(Text block begins)

Tuberculate ectomycorrhizae of angiosperms: The interaction between Boletus rubropunctus (Boletaceae) and Quercus species (Fagaceae) in the United States and Mexico

Tuberculate ectomycorrhizae (TECM) are unique structures in which aggregates of ectomycorrhizal roots are encased in a covering of fungal hyphae. The function of TECM is unknown, but they probably enhance the nitrogen nutrition and disease resistance of host plants. Trees in the Pinaceae form TECM with species of Rhizopogon and Suillus (Suillineae, Boletales). Similar tubercules are found with diverse angiosperms, but their mycobionts have not been phylogenetically characterized. We collected TECM in Mexico and the USA that were similar to TECM in previous reports. We describe these TECM and identify both the plant and fungal symbionts. Plant DNA confirms that TECM hosts are Quercus species. ITS sequences from tubercules and sclerotia (hyphal aggregations that serve as survival structures) matched sporocarps of Boletus rubropunctus. Phylogenetic analyses confirm that this fungus belongs to the suborder Boletineae (Boletales). This is the first published report of TECM formation in the Boletineae and of sclerotia formation by a Boletus species. Our data suggest that the TECM morphology is an adaptive feature that has evolved separately in two suborders of Boletales (Suillineae and Boletineae) and that TECM formation is controlled by the mycobiont because TECM are found on distantly related angiosperm and gymnosperm host plants.

(Text block ends)
(Data excerpt begins)

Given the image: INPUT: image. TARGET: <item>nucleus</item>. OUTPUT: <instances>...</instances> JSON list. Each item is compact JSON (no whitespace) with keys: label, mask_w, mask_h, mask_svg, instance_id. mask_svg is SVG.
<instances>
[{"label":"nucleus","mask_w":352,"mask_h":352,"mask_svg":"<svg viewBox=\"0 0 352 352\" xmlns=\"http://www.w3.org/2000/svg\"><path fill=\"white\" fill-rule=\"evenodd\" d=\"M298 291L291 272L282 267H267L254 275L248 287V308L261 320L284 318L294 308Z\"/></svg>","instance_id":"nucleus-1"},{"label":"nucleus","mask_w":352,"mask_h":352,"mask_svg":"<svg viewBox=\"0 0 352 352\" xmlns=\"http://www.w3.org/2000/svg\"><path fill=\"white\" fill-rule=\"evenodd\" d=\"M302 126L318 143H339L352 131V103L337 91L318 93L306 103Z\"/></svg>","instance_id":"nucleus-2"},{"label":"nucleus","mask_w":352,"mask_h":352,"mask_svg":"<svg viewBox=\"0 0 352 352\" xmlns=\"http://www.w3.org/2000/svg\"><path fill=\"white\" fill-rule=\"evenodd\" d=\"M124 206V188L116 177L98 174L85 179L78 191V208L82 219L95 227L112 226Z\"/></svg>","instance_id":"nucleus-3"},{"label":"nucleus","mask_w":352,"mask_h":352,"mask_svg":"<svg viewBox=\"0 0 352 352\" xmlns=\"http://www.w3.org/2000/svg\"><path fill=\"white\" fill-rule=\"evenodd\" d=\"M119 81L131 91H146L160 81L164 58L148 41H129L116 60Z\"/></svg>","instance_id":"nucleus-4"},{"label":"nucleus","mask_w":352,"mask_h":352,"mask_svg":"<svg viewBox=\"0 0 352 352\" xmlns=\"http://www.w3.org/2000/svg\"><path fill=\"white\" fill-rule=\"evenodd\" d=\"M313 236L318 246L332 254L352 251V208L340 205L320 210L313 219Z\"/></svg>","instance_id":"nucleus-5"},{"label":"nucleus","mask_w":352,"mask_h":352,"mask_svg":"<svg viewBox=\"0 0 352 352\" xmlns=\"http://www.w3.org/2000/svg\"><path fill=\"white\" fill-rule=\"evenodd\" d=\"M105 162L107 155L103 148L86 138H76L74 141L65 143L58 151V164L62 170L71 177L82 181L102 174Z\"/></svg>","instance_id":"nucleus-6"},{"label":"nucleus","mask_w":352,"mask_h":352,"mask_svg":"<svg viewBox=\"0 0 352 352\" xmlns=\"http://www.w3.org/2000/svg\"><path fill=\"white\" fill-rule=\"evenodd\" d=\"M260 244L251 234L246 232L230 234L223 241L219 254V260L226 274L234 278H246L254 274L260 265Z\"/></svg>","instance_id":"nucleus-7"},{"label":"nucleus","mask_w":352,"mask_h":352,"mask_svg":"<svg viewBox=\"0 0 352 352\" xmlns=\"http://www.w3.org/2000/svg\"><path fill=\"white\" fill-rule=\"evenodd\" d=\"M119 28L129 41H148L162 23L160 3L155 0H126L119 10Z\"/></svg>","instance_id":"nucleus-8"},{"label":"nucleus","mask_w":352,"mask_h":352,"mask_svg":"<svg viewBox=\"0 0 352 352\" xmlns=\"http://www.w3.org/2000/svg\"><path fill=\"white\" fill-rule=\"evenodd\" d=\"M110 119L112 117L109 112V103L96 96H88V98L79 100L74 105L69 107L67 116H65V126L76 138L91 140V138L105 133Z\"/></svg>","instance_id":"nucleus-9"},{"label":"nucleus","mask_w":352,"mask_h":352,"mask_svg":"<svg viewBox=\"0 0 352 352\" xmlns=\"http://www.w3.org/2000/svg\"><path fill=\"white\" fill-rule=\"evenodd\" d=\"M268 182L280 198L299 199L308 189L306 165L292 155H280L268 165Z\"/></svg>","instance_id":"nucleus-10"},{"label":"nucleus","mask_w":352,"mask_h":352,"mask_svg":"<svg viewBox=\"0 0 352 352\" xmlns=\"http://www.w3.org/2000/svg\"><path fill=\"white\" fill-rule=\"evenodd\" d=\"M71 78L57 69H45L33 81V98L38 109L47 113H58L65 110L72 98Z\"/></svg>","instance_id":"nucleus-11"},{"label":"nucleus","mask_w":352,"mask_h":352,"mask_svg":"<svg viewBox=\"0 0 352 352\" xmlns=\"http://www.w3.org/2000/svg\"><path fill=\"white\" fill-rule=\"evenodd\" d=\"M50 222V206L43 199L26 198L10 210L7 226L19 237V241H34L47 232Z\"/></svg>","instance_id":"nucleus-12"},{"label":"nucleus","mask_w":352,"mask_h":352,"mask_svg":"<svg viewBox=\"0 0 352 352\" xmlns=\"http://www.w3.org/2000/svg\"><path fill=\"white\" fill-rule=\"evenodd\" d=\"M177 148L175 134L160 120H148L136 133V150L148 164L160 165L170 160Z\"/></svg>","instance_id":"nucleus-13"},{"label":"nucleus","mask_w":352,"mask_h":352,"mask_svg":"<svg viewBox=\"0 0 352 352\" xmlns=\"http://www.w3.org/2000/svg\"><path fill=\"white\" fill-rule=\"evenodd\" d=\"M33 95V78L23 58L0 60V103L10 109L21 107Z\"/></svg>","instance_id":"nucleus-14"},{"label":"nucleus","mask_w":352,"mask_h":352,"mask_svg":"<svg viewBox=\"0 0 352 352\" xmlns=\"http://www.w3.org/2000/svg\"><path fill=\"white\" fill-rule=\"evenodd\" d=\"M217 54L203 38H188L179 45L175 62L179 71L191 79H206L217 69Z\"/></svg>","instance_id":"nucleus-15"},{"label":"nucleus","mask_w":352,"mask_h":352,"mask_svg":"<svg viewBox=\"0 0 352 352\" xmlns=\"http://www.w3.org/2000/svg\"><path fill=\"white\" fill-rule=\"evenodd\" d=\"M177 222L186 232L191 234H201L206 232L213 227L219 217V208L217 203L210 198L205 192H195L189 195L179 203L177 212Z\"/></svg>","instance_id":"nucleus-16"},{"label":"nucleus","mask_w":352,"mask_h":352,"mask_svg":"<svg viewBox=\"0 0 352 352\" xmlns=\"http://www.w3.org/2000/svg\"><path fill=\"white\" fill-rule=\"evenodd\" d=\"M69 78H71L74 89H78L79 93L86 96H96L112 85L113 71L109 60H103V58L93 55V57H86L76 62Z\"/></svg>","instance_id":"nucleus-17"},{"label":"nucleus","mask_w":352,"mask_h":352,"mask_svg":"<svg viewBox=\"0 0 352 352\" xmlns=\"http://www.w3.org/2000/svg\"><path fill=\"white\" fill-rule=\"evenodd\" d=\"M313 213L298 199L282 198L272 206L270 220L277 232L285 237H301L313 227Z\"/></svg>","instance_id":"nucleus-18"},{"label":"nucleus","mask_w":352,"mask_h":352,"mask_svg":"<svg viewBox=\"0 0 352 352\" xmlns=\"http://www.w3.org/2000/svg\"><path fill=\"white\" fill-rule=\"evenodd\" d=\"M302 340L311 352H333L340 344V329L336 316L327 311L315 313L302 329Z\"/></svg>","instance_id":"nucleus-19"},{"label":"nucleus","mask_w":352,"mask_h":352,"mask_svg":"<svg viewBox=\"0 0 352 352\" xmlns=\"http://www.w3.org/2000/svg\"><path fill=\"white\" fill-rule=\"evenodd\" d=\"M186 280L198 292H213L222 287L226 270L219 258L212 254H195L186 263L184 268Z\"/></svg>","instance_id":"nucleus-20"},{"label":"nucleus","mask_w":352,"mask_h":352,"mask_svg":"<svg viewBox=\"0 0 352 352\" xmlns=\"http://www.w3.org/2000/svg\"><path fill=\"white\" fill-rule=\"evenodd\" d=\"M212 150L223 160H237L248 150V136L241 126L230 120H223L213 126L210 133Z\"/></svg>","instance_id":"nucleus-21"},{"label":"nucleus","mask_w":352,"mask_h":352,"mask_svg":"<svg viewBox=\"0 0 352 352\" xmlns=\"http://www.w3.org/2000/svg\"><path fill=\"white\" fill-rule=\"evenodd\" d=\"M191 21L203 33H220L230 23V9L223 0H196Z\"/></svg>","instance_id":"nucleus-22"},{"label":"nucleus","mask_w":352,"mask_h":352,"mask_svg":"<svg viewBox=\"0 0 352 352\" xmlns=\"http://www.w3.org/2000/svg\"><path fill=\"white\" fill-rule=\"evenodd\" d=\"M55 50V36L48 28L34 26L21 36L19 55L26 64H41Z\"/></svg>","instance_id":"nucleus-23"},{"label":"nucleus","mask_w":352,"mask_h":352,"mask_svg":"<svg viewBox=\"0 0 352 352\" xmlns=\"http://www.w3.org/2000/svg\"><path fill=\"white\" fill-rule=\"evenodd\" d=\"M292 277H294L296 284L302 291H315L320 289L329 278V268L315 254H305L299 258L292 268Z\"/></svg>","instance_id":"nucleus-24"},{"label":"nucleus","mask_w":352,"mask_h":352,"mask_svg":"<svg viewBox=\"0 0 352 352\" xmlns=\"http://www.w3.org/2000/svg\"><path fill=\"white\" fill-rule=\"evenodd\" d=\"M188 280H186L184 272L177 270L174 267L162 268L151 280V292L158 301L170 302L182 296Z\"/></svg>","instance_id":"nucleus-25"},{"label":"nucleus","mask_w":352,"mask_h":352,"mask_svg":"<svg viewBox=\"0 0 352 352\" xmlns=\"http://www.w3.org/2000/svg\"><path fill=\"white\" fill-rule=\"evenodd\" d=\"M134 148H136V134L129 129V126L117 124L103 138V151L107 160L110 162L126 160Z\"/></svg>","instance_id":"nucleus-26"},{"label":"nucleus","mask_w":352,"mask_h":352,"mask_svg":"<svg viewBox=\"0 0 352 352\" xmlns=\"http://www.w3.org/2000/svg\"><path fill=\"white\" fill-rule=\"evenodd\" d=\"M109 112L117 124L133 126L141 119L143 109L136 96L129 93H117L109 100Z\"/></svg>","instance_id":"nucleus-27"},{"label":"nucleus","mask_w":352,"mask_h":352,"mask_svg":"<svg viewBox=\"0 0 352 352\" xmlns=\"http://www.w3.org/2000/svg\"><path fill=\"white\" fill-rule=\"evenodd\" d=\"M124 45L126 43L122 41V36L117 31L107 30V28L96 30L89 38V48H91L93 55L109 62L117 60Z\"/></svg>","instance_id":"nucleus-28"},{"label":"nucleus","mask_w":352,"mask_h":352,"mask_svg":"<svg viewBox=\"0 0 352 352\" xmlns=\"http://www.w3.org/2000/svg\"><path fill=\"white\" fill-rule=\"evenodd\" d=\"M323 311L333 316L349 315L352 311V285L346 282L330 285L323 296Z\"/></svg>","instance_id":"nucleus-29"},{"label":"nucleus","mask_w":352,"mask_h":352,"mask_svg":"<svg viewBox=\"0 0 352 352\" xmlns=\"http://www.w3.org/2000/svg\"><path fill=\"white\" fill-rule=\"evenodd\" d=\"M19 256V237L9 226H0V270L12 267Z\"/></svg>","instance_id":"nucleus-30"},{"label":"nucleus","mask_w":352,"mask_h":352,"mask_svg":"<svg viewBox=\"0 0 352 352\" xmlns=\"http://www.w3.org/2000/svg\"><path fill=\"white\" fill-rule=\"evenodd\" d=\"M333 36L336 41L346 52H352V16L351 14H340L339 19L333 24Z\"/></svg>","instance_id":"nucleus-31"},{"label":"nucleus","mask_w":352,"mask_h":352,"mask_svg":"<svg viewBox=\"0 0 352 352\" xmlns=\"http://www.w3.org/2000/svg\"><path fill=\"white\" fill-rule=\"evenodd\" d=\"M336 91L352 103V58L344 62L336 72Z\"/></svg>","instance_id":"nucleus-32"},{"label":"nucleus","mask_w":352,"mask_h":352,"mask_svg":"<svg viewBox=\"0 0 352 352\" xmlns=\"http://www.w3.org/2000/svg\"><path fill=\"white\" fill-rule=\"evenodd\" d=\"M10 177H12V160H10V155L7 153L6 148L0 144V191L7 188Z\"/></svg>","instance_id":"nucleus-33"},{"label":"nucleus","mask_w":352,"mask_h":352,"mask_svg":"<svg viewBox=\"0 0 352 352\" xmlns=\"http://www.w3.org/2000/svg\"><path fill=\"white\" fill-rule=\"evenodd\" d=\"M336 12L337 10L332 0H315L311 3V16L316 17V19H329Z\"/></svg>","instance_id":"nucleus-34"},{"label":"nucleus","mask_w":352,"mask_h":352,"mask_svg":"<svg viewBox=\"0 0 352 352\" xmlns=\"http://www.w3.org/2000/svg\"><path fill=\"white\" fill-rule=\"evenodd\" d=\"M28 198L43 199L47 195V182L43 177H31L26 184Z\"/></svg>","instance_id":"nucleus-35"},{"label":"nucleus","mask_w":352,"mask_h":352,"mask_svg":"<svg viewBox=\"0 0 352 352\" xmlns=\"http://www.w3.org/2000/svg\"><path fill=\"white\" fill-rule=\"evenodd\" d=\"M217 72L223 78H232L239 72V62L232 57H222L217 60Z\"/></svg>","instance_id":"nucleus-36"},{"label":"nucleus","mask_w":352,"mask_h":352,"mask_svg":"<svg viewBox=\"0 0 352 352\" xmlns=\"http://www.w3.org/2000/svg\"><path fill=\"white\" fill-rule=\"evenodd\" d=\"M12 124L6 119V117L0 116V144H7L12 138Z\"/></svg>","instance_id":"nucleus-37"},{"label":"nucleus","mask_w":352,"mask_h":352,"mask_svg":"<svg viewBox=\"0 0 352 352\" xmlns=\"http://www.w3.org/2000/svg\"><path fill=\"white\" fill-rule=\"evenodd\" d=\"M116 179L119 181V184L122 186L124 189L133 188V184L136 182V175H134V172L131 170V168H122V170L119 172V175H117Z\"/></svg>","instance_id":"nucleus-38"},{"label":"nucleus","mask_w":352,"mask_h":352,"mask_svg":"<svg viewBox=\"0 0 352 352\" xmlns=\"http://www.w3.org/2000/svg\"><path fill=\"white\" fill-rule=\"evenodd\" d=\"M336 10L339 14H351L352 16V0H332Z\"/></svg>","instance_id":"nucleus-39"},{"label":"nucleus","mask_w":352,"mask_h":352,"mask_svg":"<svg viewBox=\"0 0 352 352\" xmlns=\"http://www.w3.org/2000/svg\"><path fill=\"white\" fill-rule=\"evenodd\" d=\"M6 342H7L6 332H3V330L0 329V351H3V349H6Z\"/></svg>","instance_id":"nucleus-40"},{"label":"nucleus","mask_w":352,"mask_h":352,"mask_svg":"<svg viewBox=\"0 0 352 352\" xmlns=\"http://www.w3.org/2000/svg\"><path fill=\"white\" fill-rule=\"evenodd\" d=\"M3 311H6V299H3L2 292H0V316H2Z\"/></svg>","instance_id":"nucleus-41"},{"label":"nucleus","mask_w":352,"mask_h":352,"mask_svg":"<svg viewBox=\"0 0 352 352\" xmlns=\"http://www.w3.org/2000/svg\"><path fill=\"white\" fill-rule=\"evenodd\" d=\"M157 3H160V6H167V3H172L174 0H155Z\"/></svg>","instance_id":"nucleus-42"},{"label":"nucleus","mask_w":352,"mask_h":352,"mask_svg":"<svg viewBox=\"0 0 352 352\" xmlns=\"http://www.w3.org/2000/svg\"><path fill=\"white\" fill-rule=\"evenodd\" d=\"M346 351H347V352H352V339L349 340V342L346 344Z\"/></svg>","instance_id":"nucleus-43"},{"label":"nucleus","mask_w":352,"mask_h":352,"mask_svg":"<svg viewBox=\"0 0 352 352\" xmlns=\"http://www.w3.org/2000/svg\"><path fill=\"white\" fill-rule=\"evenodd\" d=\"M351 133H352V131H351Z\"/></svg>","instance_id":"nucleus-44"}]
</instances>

(Data excerpt ends)

• Exercise: According to the abstract on tuberculate ectomycorrhizae above, why is TECM formation thought to be controlled by the fungal partner? Answer in one to three sentences.

• Output for this task: TECM formation is thought to be controlled by the mycobiont because TECM are found on host plants that are only distantly related, both angiosperms and gymnosperms.